Ela sentiu uma dor excruciante em seus órgãos internos.
No entanto, ao ver Lívia olhando para ela de cima, como se olhasse para uma formiga, ela segurou a barriga e praguejou: — Louca! Lívia, sua louca! Eu te amaldiçoo a ter uma morte terrível!
Nesse momento, a secretária Wilma entrou com os seguranças, apressando-os: — Tirem essa mulher daqui rápido, não deixem que ela machuque a Sra. Barbosa!
Lívia observou, sem expressão, enquanto Marta era arrastada para fora do escritório pelos seguranças.
A secretária Wilma finalmente respirou aliviada e olhou preocupada para Lívia. — Sra. Barbosa, você está bem?
Lívia balançou a cabeça. — Estou bem.
Após dizer isso, ela se virou, pegou a bolsa que estava sobre a mesa e se preparou para sair.
A secretária Wilma, ao vê-la, perguntou curiosa: — Sra. Barbosa, aonde você vai?
— Ao cemitério. — Mal Lívia terminou de falar, já havia saído do escritório.
A secretária Wilma ficou confusa.
A Sra.

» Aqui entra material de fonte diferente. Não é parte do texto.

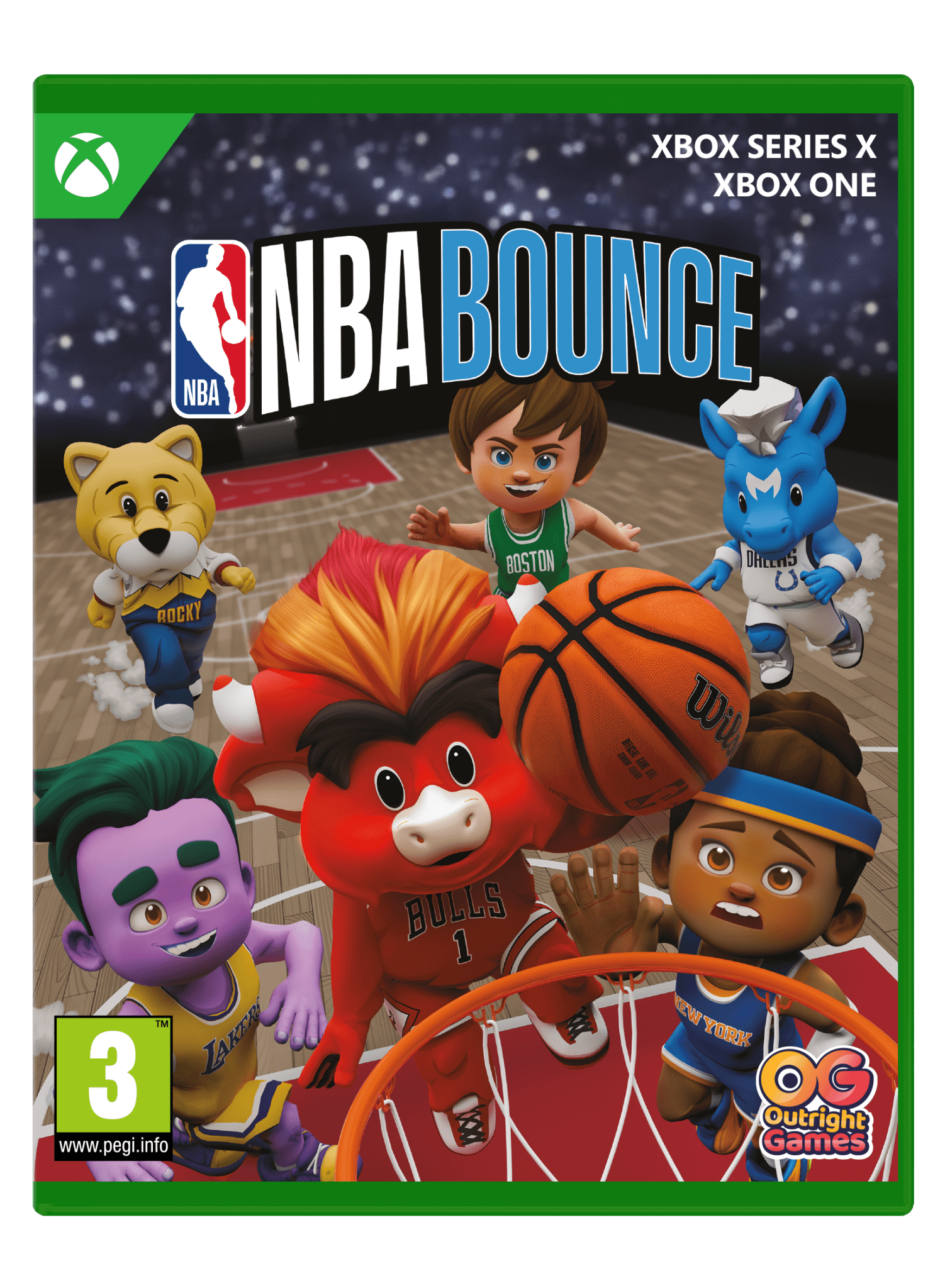 NBA Bounce Xbox Series X / Xbox One - Jeux Vidéo Physique - UIE - Shop Just for Games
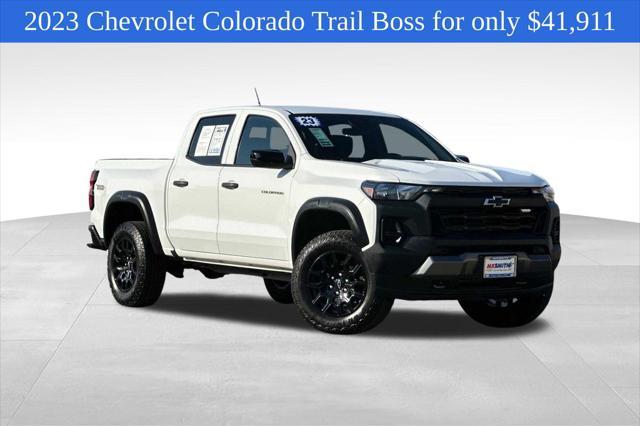 used 2023 Chevrolet Colorado car, priced at $41,911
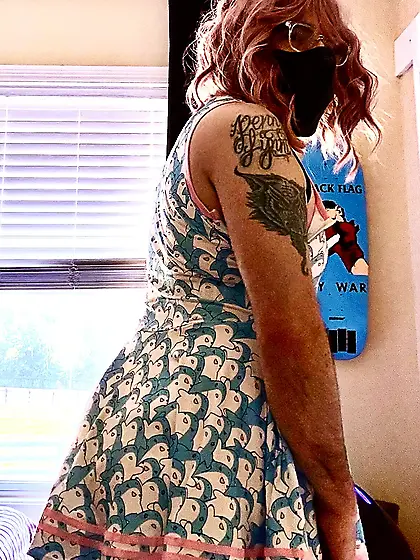 Sissy Millie exposed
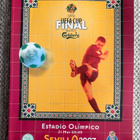 UEFA CUP FINAL SEVILLA 2003 OFFICIAL PROGRAMME - pikkukuva 1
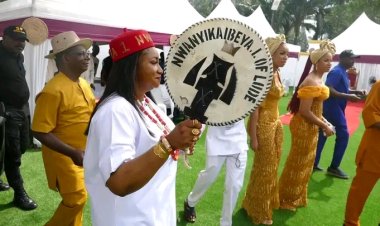 Federal Polytechnic Oko Rector, Dr. Chioma Awuzie, Celebrates Dual Chieftaincy Honours in Grand Ceremony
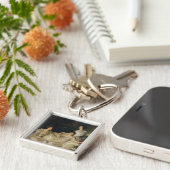 De Wyndham-zussen Sleutelhanger (Zijkant)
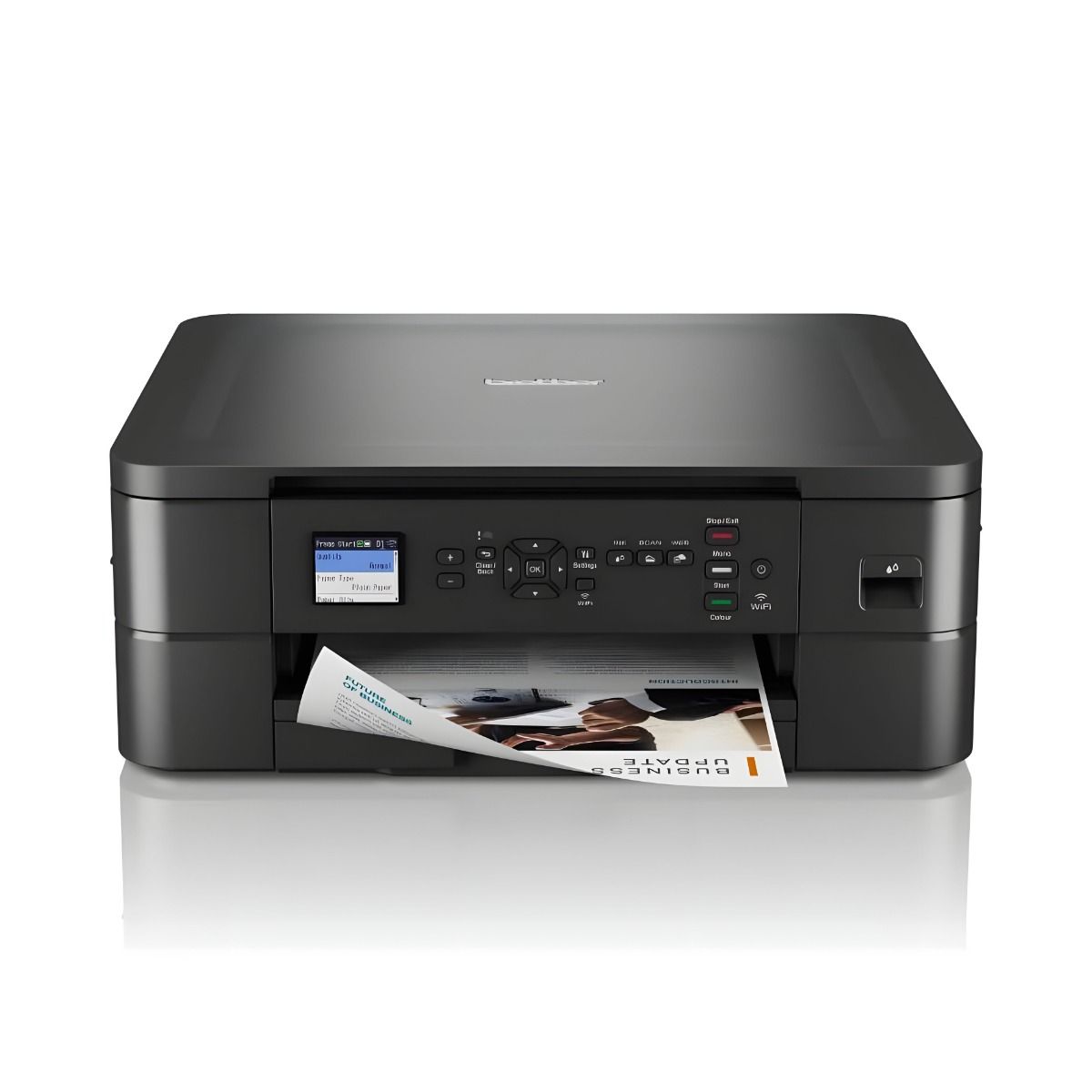 Brother DCP-J1050DW 3-in-1 Printer A4 Colour Inkjet MFP LCD Touchscreen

Barbosa... tinha algum parente falecido?!
...
Em um cemitério, embora a neve tivesse parado de cair, ainda cobria todos os túmulos.
Dois idosos que haviam perdido seu único filho caminhavam juntos, segurando flores.
Quando chegaram ao túmulo, notaram que um buquê de flores já havia sido colocado na lápide de seu filho, nora e neta.
Eles ficaram surpresos e olharam ao redor, mas não viram ninguém conhecido.
Nos últimos dois anos, além deles, ninguém mais havia visitado seu filho, nora e neta.
Então, quem havia deixado as flores...
Eles só tinham vindo visitar depois de ouvir que a pessoa que atropelou e matou seu filho, nora e neta havia sido morta da mesma forma.
— Obrigado.
Os dois idosos se ajoelharam diante da lápide e, em direção às flores, fizeram uma profunda reverência.